Comissão a empresário alvo da Lava Jato chegava a 40%, diz MPF - Voz de Rondônia

quarta-feira, 4 de julho de 2018

Comissão a empresário alvo da Lava Jato chegava a 40%, diz MPF



O Ministério Público Federal detalha na manhã desta quarta-feira (4), em entrevista coletiva no Rio, a Operação Ressonância, desdobramento da Fatura Exposta, para apurar fraudes na Saúde do Rio.


Foram expedidos 22 mandados de prisão, inclusive contra os empresários Miguel Iskin e Gustavo Estellita. Eles haviam sido soltos por Gilmar Mendes meses depois da Fatura Exposta. Sérgio Côrtes, que também deixou a cadeia e passou ao recolhimento noturno, foi intimado a depor, mas não foi encontrado em casa.

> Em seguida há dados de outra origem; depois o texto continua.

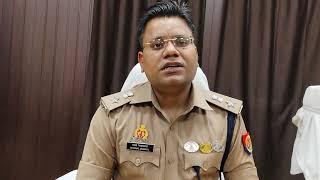 फतेहपुर नागांतुक एसपी ने कहा पुलिस अधिकारी करेगा गलत तो उसके खिलाफ होगी सख्त कार्यवाही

O esquema duraria até hoje e não foi interrompido nem com a prisão do trio. "Como dito naquela ocasião (da primeira operação), aquilo era apenas a ponta do iceberg nas fraudes da Saúde", diz a procuradora Marisa Varotto Ferrari.


"A partir da análise de procedimentos licitatórios, foram feitas auditorias detalhadas, e encontramos robustas provas dos crimes", continua Marisa.

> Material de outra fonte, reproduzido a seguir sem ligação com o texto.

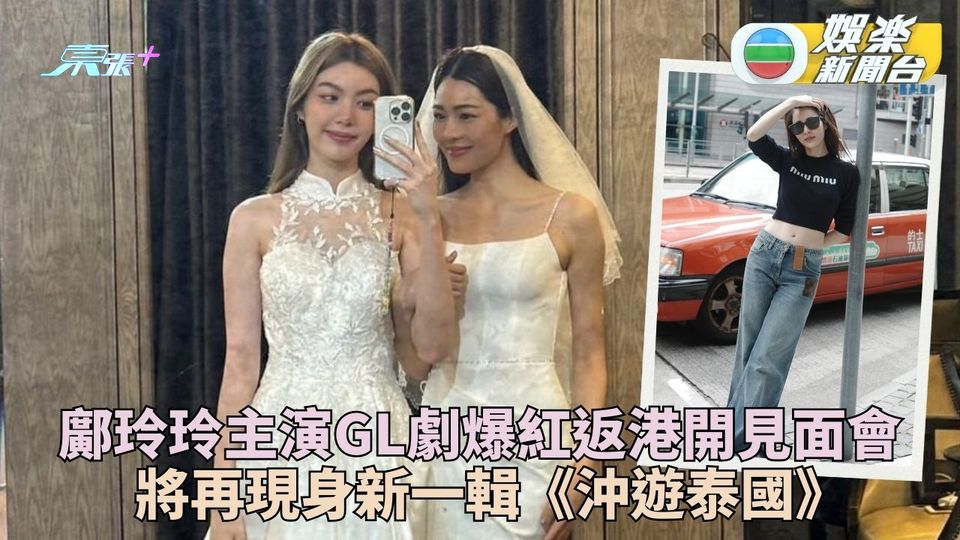 鄺玲玲擔正劇大收返港搞見面會 胡慧沖大讚重情有義氣冇得彈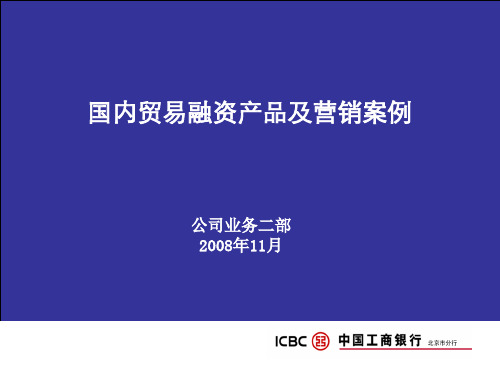 工商银行国内贸易融资产品及营销案例200811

Delatores dão conta de que havia um "clube do pregão internacional" e que as fraudes prosperaram entre 1996 e 2007.


De acordo com a procuradora, a média de comissões pagas ao empresário Miguel Iskin eram de 40%. "O que daí pode se estimar o dano ao Erário, que também foi objeto de pedido de sequestro pelo MPF".


Nessa nova fase da Operação Fatura Exposta, o Ministério Público Federal se debruça sobre grandes multinacionais fornecedoras de material hospitalar, envolvidas em fraudes em licitação e formação de cartel. Em São Paulo, a força-tarefa mira executivos da Philips, e há busca e apreensão na sede da empresa. A 7ª Vara Federal Criminal também decretou o bloqueio de bens dos investigados no valor de R$ 1,2 bilhão.


São investigadas 37 empresas e os crimes de formação de cartel, corrupção, fraude em licitações, organização criminosa e lavagem de dinheiro. Segundo a PF, havia interesse de multinacionais em manter a direção do Into, em volta do qual criou-se o cartel para direcionar os vencedores e os valores a serem pagos nos contratos de fornecimento do Instituto.




Sérgio Côrtes fora de casa




Sérgio Côrtes foi um dos intimados a depor na ação desta quarta, mas não foi encontrado em casa pelos agentes. Os advogados informaram que ele acompanhava a filha numa operação.